### Work to be completed
With the pictures removed, the data below must be transcribed in full and exactly.

++++ Available data ++++

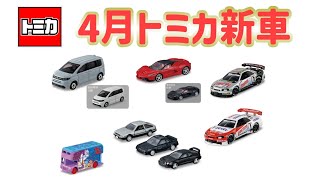 大人向け！？4月トミカ新車を見てくよ〜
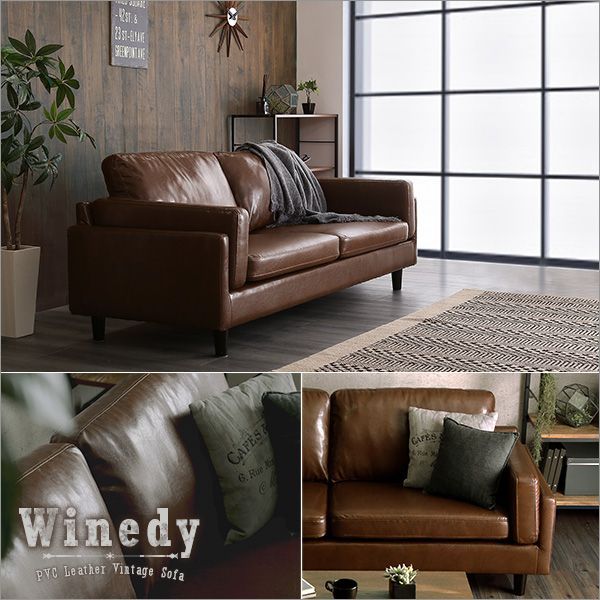 Winedy-ワインディ-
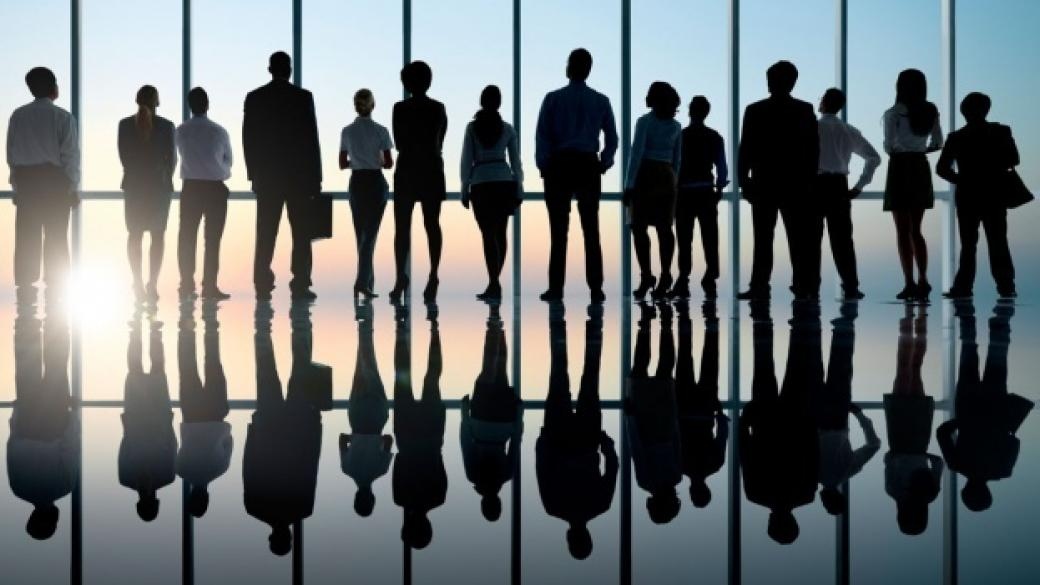 У нас над 70 от малките фирми трудно намират и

++++

### Task result
 大人向け！？4月トミカ新車を見てくよ〜
 Winedy-ワインディ-
 У нас над 70 от малките фирми трудно намират и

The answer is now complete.